What is required
What is needed is an exact copy of the records, with the images left out.

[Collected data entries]
==========

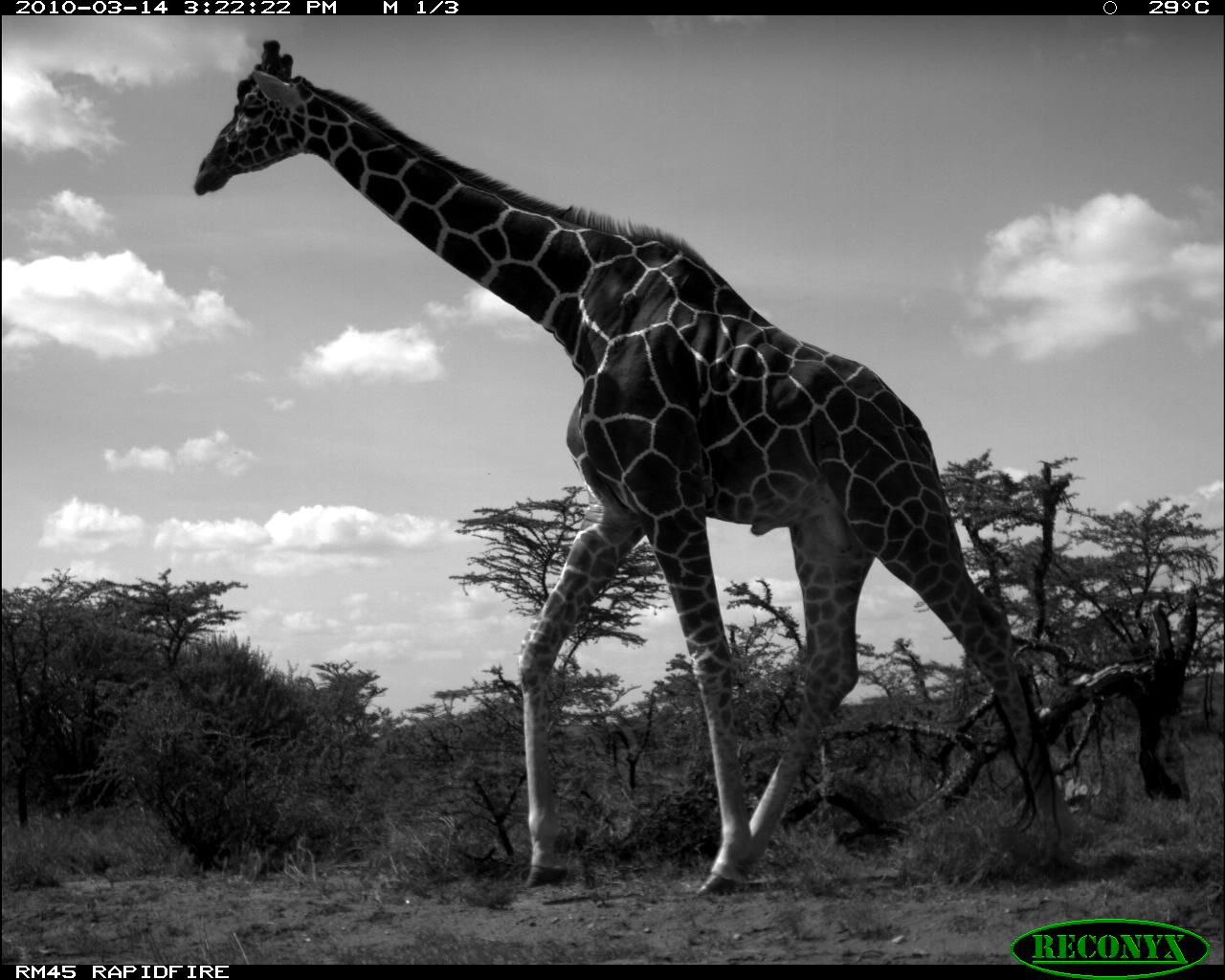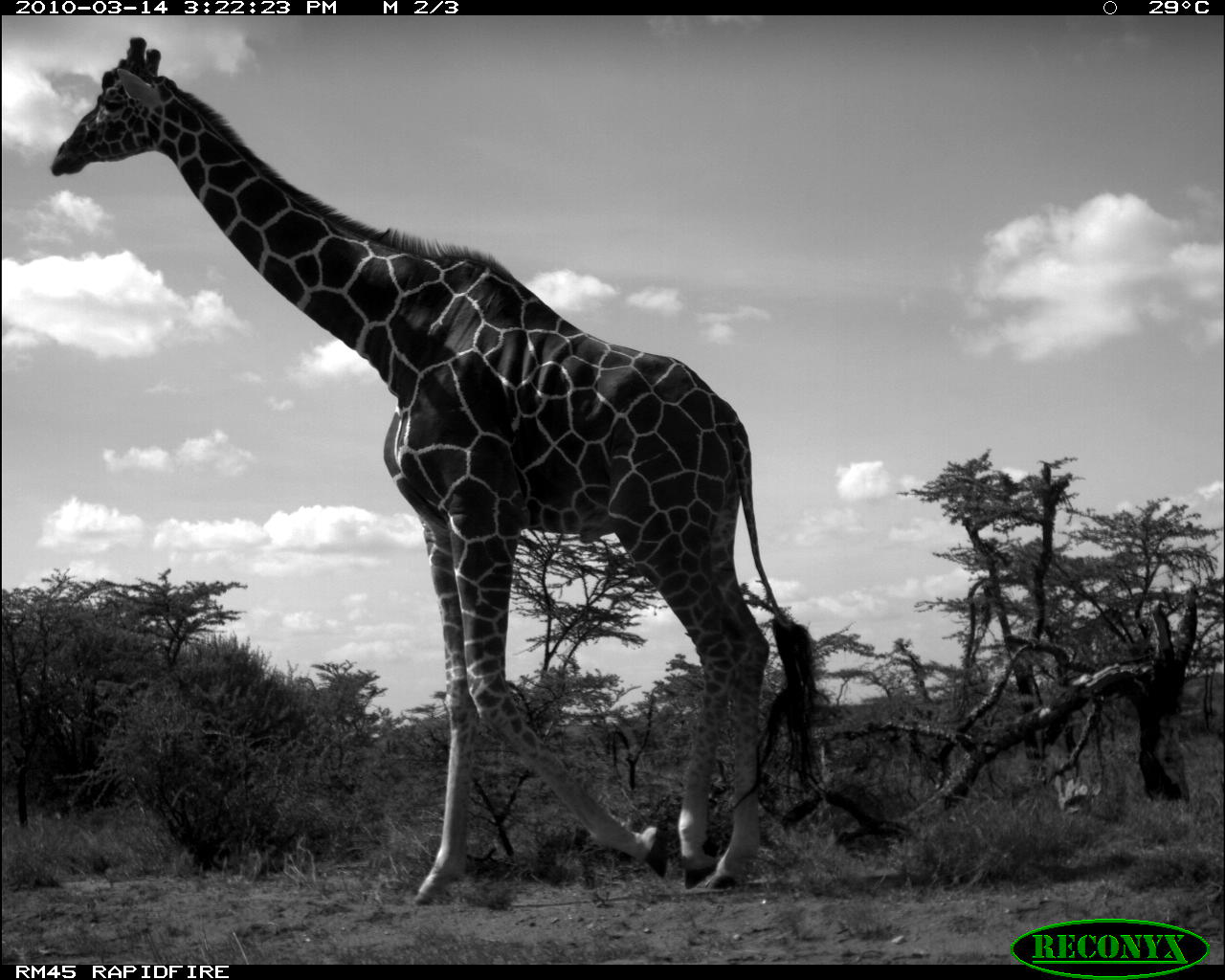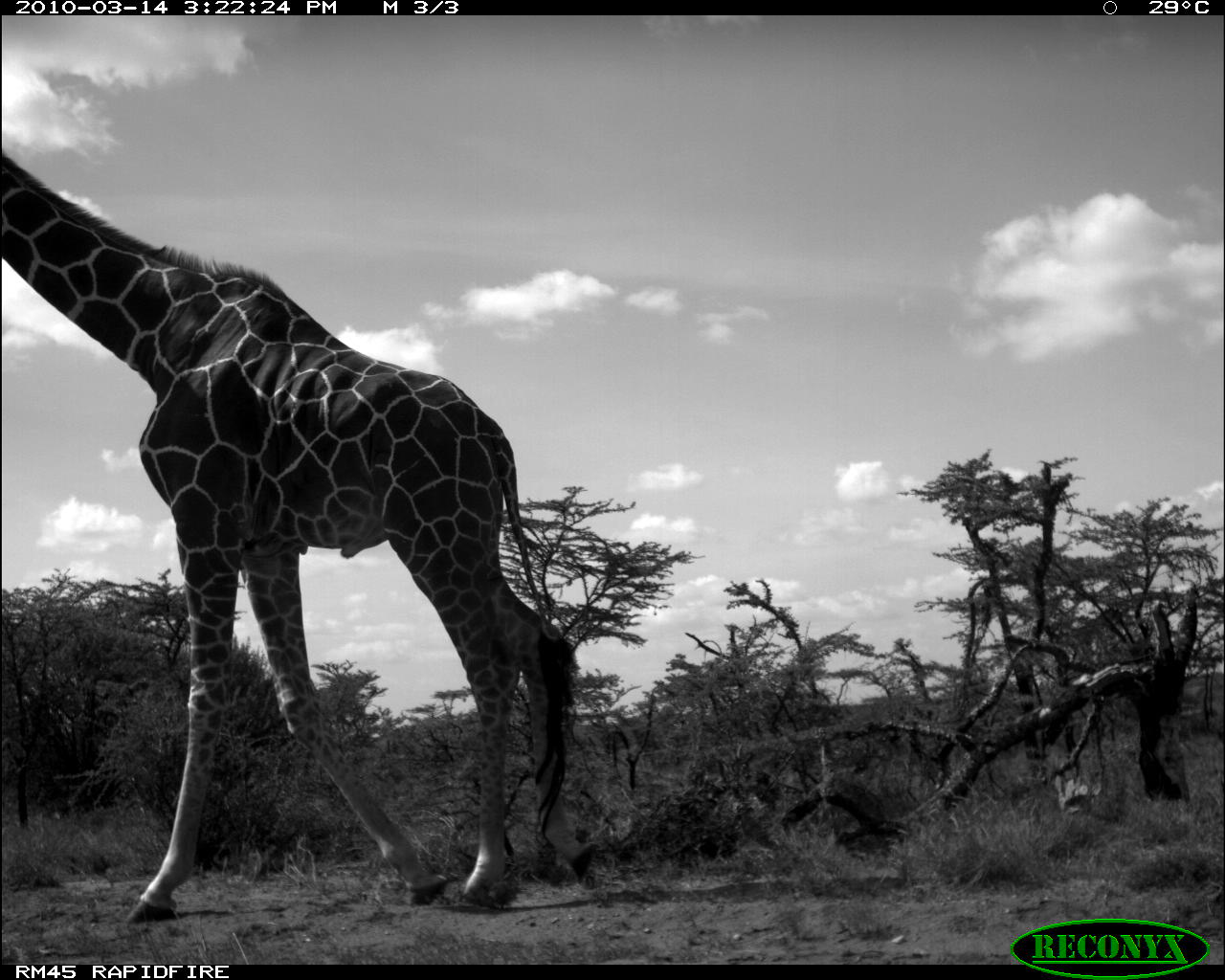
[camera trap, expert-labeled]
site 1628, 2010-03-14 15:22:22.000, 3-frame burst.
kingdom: Animalia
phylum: Chordata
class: Mammalia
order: Artiodactyla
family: Giraffidae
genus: Giraffa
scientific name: Giraffa camelopardalis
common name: giraffe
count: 1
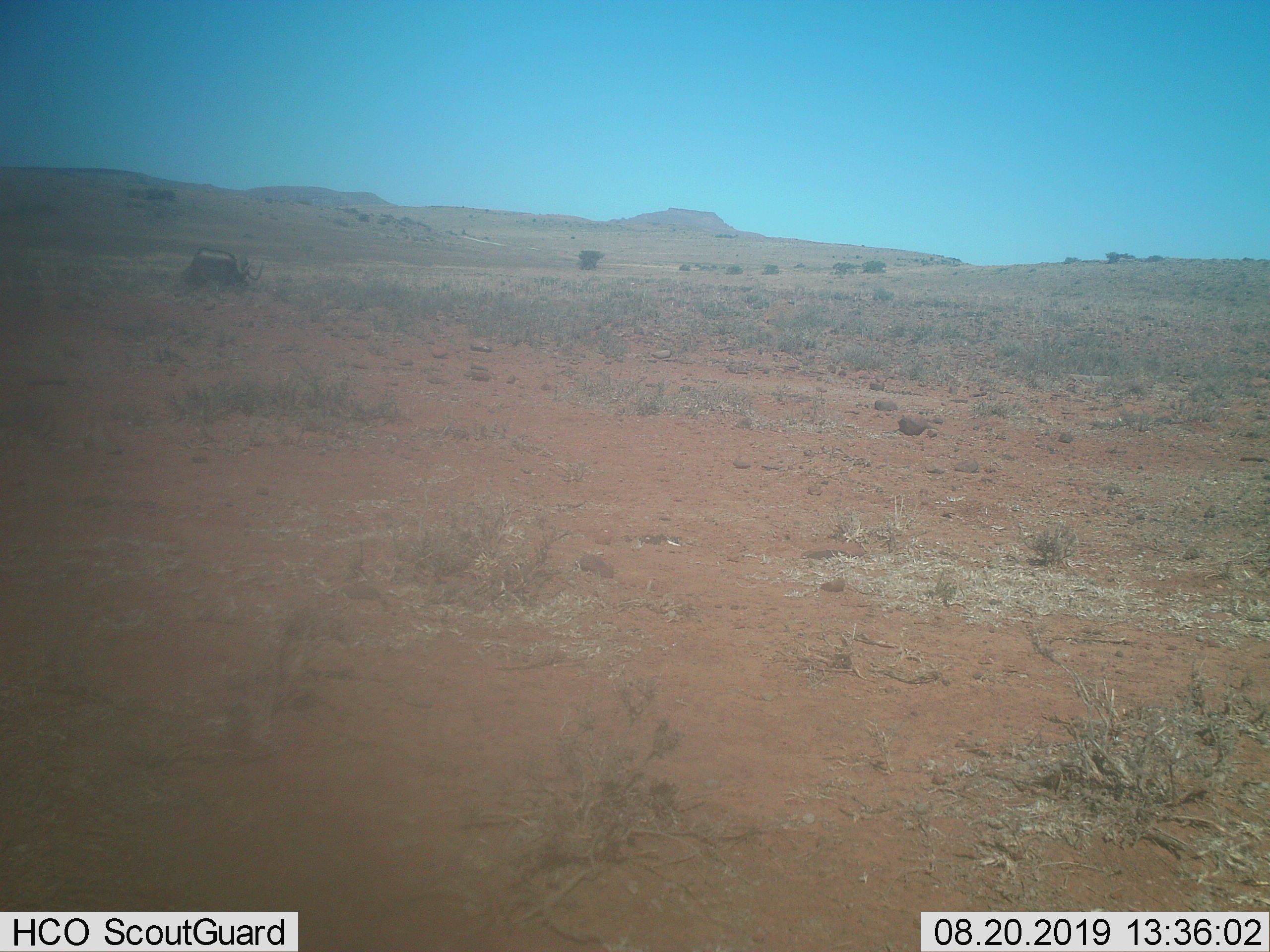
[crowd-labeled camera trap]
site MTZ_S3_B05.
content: unidentified animal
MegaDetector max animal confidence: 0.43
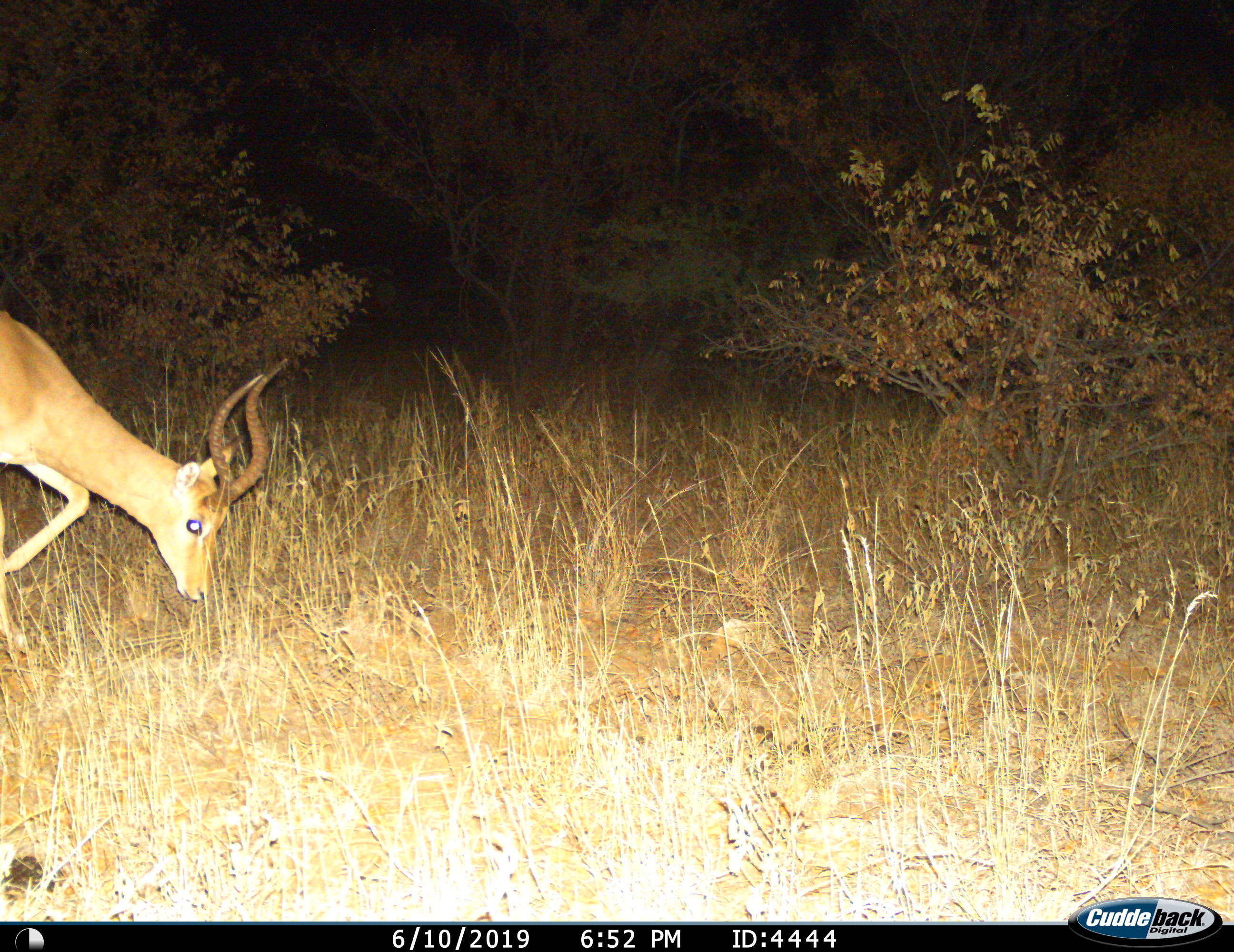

==========

Task response
[camera trap, expert-labeled]
site 1628, 2010-03-14 15:22:22.000, 3-frame burst.
kingdom: Animalia
phylum: Chordata
class: Mammalia
order: Artiodactyla
family: Giraffidae
genus: Giraffa
scientific name: Giraffa camelopardalis
common name: giraffe
count: 1
[crowd-labeled camera trap]
site MTZ_S3_B05.
content: unidentified animal
MegaDetector max animal confidence: 0.43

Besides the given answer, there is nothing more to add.